Task brief: Output the listing below word for word, keeping every line unchanged and in its original order.

(Extracted records)

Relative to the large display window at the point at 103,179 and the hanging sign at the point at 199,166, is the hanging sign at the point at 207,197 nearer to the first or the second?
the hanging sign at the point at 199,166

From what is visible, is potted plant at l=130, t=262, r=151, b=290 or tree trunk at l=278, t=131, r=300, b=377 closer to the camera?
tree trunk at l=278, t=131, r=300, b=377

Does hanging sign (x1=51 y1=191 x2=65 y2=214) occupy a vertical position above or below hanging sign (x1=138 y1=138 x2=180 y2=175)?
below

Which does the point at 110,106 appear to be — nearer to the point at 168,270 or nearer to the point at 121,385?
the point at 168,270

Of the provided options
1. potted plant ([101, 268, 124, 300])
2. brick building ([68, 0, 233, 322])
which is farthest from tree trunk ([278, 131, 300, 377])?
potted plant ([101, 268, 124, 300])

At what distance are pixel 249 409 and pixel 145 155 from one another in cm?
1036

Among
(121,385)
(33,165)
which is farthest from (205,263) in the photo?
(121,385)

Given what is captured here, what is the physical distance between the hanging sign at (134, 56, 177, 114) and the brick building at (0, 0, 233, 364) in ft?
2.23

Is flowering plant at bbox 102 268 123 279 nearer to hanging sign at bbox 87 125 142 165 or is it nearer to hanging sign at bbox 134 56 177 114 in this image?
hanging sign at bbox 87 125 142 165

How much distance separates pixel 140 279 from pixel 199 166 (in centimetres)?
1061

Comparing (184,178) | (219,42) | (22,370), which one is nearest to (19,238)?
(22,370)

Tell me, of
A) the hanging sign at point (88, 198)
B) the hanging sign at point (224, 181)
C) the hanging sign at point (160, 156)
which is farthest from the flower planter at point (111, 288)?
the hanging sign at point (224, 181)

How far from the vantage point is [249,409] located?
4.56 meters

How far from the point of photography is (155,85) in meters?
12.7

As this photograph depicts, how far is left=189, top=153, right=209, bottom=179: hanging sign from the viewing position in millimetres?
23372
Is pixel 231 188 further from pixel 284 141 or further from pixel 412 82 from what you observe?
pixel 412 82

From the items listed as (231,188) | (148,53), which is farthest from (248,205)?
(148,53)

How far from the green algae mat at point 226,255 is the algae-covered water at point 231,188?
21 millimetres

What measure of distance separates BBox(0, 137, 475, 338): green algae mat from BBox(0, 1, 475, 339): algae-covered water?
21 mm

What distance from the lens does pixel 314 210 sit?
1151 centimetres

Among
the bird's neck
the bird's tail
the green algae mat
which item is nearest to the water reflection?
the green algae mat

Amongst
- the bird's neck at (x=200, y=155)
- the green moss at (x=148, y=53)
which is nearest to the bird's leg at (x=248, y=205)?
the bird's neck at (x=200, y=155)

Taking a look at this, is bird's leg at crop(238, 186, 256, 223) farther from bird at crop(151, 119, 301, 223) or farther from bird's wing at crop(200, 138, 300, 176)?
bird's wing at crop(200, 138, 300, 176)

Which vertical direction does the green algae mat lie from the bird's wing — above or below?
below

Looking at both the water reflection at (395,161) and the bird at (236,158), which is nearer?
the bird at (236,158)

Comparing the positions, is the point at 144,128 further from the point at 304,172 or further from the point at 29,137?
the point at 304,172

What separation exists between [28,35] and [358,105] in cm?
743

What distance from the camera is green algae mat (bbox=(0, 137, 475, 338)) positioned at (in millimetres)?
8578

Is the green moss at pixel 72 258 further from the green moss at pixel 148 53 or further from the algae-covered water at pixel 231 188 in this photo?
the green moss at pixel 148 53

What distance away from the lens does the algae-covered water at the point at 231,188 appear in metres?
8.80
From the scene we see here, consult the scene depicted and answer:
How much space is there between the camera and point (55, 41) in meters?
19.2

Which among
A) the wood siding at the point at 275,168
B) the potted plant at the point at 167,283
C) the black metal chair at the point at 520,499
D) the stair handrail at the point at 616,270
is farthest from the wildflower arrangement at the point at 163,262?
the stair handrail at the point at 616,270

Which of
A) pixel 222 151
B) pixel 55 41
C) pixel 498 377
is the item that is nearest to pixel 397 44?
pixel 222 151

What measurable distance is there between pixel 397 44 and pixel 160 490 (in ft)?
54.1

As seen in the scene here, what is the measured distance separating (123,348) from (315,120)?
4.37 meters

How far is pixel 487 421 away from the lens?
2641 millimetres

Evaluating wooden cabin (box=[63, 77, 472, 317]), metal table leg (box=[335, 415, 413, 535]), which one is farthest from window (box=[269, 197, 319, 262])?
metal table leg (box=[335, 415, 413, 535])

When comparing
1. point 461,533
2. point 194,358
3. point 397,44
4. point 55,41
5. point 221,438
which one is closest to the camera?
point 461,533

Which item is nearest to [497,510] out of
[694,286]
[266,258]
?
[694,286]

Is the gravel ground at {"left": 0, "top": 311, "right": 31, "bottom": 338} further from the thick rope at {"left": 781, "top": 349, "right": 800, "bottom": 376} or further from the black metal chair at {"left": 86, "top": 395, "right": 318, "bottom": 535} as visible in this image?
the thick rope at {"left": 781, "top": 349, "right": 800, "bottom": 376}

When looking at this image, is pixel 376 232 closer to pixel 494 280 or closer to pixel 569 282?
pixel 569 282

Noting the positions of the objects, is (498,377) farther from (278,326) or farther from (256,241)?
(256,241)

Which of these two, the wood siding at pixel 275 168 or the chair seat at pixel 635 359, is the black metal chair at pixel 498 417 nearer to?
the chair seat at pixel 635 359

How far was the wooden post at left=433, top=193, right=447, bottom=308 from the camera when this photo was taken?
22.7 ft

Worked solution:
Relative to the large display window at the point at 103,179 and the hanging sign at the point at 199,166, is the hanging sign at the point at 207,197 nearer to the first or the second?
the hanging sign at the point at 199,166

From what is visible, is potted plant at l=130, t=262, r=151, b=290 or tree trunk at l=278, t=131, r=300, b=377 closer to the camera?
tree trunk at l=278, t=131, r=300, b=377

Does hanging sign (x1=51 y1=191 x2=65 y2=214) occupy a vertical position above or below hanging sign (x1=138 y1=138 x2=180 y2=175)?
below

Which does the point at 110,106 appear to be — nearer to the point at 168,270 or nearer to the point at 121,385?
the point at 168,270

Of the provided options
1. potted plant ([101, 268, 124, 300])
2. brick building ([68, 0, 233, 322])
which is farthest from tree trunk ([278, 131, 300, 377])?
potted plant ([101, 268, 124, 300])

At what distance are pixel 249 409 and pixel 145 155 from one another in cm?
1036

Among
(121,385)
(33,165)
which is farthest from (205,263) in the photo?
(121,385)

Given what is captured here, what is the physical distance between the hanging sign at (134, 56, 177, 114) and the brick building at (0, 0, 233, 364) in ft?
2.23

Is flowering plant at bbox 102 268 123 279 nearer to hanging sign at bbox 87 125 142 165 or is it nearer to hanging sign at bbox 134 56 177 114 in this image?
hanging sign at bbox 87 125 142 165

How much distance separates pixel 140 279 from pixel 199 166 (in centimetres)?
1061

Comparing (184,178) | (219,42) | (22,370), which one is nearest to (19,238)?
(22,370)

Tell me, of
A) the hanging sign at point (88, 198)
B) the hanging sign at point (224, 181)
C) the hanging sign at point (160, 156)
which is farthest from the flower planter at point (111, 288)?
the hanging sign at point (224, 181)

How far from the vantage point is [249,409] located?
4.56 meters

How far from the point of photography is (155,85) in meters?
12.7

As this photograph depicts, how far is left=189, top=153, right=209, bottom=179: hanging sign from the viewing position in millimetres?
23372
Is pixel 231 188 further from pixel 284 141 or further from pixel 412 82 from what you observe?
pixel 412 82

From the items listed as (231,188) | (148,53), which is farthest from (248,205)?
(148,53)

How far from the green algae mat at point 226,255 is the algae-covered water at point 231,188?
21 millimetres

What measure of distance separates BBox(0, 137, 475, 338): green algae mat from BBox(0, 1, 475, 339): algae-covered water?
21 mm

What distance from the lens does pixel 314 210 sit?
1151 centimetres

Among
the bird's neck
the bird's tail
the green algae mat
which item is nearest to the water reflection?
the green algae mat

Amongst
- the bird's neck at (x=200, y=155)
- the green moss at (x=148, y=53)
which is nearest to the bird's leg at (x=248, y=205)?
the bird's neck at (x=200, y=155)

Taking a look at this, is bird's leg at crop(238, 186, 256, 223) farther from bird at crop(151, 119, 301, 223) or farther from bird's wing at crop(200, 138, 300, 176)?
bird's wing at crop(200, 138, 300, 176)

Which vertical direction does the green algae mat lie from the bird's wing — above or below?
below

Looking at both the water reflection at (395,161) and the bird at (236,158), which is nearer?
the bird at (236,158)

Comparing the positions, is the point at 144,128 further from the point at 304,172 or further from the point at 29,137?
the point at 304,172

What separation exists between [28,35] and [358,105] in cm?
743

What distance from the camera is green algae mat (bbox=(0, 137, 475, 338)) positioned at (in millimetres)?
8578

Is the green moss at pixel 72 258 further from the green moss at pixel 148 53 or further from the algae-covered water at pixel 231 188 in this photo?
the green moss at pixel 148 53

What distance away from the lens does the algae-covered water at the point at 231,188 appear in metres?
8.80
From the scene we see here, consult the scene depicted and answer:
How much space is there between the camera and point (55, 41) in meters?
19.2

Which among
A) the wood siding at the point at 275,168
B) the potted plant at the point at 167,283
C) the black metal chair at the point at 520,499
D) the stair handrail at the point at 616,270
is farthest from the wildflower arrangement at the point at 163,262?
the stair handrail at the point at 616,270

Which of
A) pixel 222 151
B) pixel 55 41
C) pixel 498 377
is the item that is nearest to pixel 397 44?
pixel 222 151

What measurable distance is there between pixel 397 44 and pixel 160 490 (in ft)?
54.1

As seen in the scene here, what is the measured distance separating (123,348) from (315,120)?
4.37 meters

How far is pixel 487 421 away from the lens?
2641 millimetres

Evaluating wooden cabin (box=[63, 77, 472, 317]), metal table leg (box=[335, 415, 413, 535]), which one is farthest from window (box=[269, 197, 319, 262])?
metal table leg (box=[335, 415, 413, 535])

When comparing
1. point 461,533
2. point 194,358
3. point 397,44
4. point 55,41
5. point 221,438
which one is closest to the camera?
point 461,533

Which item is nearest to [497,510] out of
[694,286]
[266,258]
?
[694,286]

Is the gravel ground at {"left": 0, "top": 311, "right": 31, "bottom": 338} further from the thick rope at {"left": 781, "top": 349, "right": 800, "bottom": 376} or further from the black metal chair at {"left": 86, "top": 395, "right": 318, "bottom": 535} as visible in this image?
the thick rope at {"left": 781, "top": 349, "right": 800, "bottom": 376}

When looking at this image, is pixel 376 232 closer to pixel 494 280 or closer to pixel 569 282?
pixel 569 282

Noting the positions of the objects, is (498,377) farther from (278,326) or farther from (256,241)?
(256,241)

Which of these two, the wood siding at pixel 275 168 or the chair seat at pixel 635 359, is the black metal chair at pixel 498 417 nearer to?
the chair seat at pixel 635 359

How far was the wooden post at left=433, top=193, right=447, bottom=308 from the camera when this photo was taken?
22.7 ft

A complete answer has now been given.